The records Block Start

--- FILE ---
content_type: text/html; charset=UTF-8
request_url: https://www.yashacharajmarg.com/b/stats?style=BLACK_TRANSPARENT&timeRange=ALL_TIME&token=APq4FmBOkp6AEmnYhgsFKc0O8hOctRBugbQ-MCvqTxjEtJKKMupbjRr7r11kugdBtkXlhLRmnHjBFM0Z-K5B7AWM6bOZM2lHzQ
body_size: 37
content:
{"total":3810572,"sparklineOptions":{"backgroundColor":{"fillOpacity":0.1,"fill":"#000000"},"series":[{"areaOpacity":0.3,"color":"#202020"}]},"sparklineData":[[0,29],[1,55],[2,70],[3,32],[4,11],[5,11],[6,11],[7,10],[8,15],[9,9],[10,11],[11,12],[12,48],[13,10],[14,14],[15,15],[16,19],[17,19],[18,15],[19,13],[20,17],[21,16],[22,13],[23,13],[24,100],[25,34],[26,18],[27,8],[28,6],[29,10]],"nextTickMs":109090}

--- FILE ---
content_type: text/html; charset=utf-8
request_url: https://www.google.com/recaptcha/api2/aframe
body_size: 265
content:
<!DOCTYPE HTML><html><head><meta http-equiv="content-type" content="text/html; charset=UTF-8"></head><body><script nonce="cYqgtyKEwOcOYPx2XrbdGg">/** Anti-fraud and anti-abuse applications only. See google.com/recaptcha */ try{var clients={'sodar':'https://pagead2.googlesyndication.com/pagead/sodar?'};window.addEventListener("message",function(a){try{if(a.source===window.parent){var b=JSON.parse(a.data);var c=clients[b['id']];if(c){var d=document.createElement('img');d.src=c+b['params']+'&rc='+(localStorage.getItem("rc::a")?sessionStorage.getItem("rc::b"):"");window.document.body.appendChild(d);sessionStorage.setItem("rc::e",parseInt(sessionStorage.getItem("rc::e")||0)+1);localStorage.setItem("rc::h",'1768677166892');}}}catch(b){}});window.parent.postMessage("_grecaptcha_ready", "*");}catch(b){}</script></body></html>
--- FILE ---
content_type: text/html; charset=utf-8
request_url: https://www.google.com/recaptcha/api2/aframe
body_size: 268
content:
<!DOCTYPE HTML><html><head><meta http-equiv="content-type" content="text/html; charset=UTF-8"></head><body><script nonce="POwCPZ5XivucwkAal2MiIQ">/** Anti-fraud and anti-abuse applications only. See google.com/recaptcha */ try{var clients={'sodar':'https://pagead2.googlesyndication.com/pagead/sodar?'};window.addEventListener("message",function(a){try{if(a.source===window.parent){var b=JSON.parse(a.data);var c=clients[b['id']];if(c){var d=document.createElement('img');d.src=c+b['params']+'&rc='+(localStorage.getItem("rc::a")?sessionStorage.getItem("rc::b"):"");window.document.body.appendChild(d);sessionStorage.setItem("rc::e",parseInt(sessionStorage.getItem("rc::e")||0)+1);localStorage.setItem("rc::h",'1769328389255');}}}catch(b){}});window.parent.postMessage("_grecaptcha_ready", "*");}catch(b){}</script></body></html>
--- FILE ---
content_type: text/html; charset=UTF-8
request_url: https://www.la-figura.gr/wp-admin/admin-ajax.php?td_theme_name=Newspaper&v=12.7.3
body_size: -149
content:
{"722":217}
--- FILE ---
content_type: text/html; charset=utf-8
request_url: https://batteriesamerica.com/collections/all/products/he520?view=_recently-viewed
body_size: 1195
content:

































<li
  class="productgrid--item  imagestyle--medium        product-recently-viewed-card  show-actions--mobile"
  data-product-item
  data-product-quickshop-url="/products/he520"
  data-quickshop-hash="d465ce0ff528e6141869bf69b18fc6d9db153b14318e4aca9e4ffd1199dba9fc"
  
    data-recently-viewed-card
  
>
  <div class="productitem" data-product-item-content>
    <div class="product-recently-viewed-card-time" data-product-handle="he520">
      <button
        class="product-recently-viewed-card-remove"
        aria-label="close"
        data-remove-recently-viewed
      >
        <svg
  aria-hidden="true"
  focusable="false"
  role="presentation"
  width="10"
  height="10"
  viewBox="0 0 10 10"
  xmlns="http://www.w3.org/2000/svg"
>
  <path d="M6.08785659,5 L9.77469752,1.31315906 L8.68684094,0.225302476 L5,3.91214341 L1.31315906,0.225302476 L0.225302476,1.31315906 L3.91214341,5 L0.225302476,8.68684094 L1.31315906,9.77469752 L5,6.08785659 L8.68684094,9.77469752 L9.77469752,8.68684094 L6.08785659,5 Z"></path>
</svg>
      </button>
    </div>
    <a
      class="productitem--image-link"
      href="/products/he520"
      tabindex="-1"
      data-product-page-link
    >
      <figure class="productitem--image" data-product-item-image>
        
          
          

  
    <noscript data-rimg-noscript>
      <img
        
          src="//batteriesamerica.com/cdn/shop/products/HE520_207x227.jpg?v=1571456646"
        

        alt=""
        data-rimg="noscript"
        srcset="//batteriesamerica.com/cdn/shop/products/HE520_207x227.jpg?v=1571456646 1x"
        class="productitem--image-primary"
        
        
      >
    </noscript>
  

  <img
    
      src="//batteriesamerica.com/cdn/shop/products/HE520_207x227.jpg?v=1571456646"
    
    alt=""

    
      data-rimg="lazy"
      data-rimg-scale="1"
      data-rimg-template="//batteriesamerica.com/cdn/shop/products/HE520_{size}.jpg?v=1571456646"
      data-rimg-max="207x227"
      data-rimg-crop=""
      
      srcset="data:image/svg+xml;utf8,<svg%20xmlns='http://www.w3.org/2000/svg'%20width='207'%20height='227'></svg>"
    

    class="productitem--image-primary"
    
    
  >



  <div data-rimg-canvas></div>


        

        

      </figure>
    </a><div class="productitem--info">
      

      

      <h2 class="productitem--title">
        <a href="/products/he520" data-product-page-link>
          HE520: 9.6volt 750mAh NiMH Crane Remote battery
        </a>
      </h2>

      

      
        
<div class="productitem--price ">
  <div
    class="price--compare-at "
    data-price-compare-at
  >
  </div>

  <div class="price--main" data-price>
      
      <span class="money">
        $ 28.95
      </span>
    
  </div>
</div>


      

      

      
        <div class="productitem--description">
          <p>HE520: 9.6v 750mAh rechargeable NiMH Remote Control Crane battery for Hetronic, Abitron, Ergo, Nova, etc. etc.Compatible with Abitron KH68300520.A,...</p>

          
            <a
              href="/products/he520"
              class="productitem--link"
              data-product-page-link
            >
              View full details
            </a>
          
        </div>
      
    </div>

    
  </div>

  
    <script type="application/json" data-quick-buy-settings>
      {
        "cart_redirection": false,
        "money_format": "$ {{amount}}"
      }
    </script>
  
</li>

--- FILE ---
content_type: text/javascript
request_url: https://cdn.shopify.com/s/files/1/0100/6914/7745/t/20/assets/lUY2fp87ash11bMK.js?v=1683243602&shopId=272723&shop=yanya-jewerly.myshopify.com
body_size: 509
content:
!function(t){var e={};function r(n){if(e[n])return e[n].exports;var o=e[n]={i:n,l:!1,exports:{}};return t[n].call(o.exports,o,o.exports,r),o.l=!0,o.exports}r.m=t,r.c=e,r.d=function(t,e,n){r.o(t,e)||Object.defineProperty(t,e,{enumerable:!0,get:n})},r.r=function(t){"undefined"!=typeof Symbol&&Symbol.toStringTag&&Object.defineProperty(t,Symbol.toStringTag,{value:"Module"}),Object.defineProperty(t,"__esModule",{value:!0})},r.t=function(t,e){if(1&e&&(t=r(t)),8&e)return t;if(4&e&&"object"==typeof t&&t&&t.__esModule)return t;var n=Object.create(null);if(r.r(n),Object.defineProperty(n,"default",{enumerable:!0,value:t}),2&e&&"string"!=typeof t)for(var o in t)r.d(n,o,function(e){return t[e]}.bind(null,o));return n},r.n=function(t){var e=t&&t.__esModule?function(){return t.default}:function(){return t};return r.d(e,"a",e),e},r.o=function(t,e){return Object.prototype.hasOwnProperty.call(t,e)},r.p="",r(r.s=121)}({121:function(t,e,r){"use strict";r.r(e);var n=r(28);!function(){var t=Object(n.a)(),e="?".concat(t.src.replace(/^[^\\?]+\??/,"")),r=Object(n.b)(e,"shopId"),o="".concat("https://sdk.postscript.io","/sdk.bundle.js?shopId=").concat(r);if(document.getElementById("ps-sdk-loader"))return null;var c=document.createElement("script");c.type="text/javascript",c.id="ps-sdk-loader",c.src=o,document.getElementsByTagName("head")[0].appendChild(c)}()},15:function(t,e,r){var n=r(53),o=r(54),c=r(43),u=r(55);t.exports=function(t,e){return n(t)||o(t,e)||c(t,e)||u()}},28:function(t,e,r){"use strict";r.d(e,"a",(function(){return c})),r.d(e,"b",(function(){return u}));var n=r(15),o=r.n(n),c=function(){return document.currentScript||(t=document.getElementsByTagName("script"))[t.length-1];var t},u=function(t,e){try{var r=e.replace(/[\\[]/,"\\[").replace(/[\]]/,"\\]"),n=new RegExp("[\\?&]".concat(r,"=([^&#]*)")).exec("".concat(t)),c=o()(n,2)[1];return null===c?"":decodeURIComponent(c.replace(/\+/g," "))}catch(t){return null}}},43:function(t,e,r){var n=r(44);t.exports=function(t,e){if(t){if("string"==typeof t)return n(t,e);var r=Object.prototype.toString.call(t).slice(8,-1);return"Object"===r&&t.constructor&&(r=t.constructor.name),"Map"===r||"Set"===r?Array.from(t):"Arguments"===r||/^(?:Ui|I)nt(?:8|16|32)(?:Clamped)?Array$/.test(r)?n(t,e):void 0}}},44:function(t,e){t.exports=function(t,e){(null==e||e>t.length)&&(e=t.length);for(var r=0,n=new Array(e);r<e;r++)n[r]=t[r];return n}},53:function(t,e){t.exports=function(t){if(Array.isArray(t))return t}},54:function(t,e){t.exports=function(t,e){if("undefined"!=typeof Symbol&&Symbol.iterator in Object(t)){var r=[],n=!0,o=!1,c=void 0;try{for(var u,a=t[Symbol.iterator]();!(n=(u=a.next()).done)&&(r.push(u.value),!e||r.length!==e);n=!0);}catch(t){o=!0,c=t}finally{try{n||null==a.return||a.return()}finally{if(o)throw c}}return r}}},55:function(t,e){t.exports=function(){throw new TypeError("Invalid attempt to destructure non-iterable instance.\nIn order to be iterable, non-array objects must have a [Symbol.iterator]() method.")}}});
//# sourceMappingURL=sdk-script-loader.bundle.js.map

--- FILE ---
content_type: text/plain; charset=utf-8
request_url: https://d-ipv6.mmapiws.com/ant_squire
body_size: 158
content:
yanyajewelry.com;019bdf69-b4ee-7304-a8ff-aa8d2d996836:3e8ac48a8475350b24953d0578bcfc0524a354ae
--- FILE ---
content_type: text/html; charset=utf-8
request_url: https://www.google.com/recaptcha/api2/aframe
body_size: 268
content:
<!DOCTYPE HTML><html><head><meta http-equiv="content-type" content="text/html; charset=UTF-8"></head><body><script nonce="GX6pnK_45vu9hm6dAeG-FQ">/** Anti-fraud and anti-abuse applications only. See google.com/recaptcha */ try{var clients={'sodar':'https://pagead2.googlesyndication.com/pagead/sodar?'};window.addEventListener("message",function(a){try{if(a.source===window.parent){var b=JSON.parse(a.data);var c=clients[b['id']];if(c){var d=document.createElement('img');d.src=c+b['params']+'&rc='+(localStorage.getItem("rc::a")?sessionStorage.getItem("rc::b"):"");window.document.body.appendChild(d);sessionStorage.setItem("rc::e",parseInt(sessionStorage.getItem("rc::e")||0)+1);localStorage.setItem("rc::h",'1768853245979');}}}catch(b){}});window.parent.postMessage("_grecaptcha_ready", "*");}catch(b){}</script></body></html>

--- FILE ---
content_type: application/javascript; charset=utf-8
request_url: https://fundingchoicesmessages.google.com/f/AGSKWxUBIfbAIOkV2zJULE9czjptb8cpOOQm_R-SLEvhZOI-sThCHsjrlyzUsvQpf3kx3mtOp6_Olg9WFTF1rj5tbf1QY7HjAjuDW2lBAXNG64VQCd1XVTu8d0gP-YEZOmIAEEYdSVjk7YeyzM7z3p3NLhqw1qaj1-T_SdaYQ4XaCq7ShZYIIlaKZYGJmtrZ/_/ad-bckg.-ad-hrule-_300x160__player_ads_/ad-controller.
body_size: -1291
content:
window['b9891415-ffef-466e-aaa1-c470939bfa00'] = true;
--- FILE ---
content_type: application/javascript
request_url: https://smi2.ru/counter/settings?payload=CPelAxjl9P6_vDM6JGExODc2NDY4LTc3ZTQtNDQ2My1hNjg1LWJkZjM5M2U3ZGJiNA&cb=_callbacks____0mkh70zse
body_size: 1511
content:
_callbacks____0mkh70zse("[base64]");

The records Block End

**What to produce**
Read through the entries and copy every line that includes "battery".

**The completed task**
          HE520: 9.6volt 750mAh NiMH Crane Remote battery
          <p>HE520: 9.6v 750mAh rechargeable NiMH Remote Control Crane battery for Hetronic, Abitron, Ergo, Nova, etc. etc.Compatible with Abitron KH68300520.A,...</p>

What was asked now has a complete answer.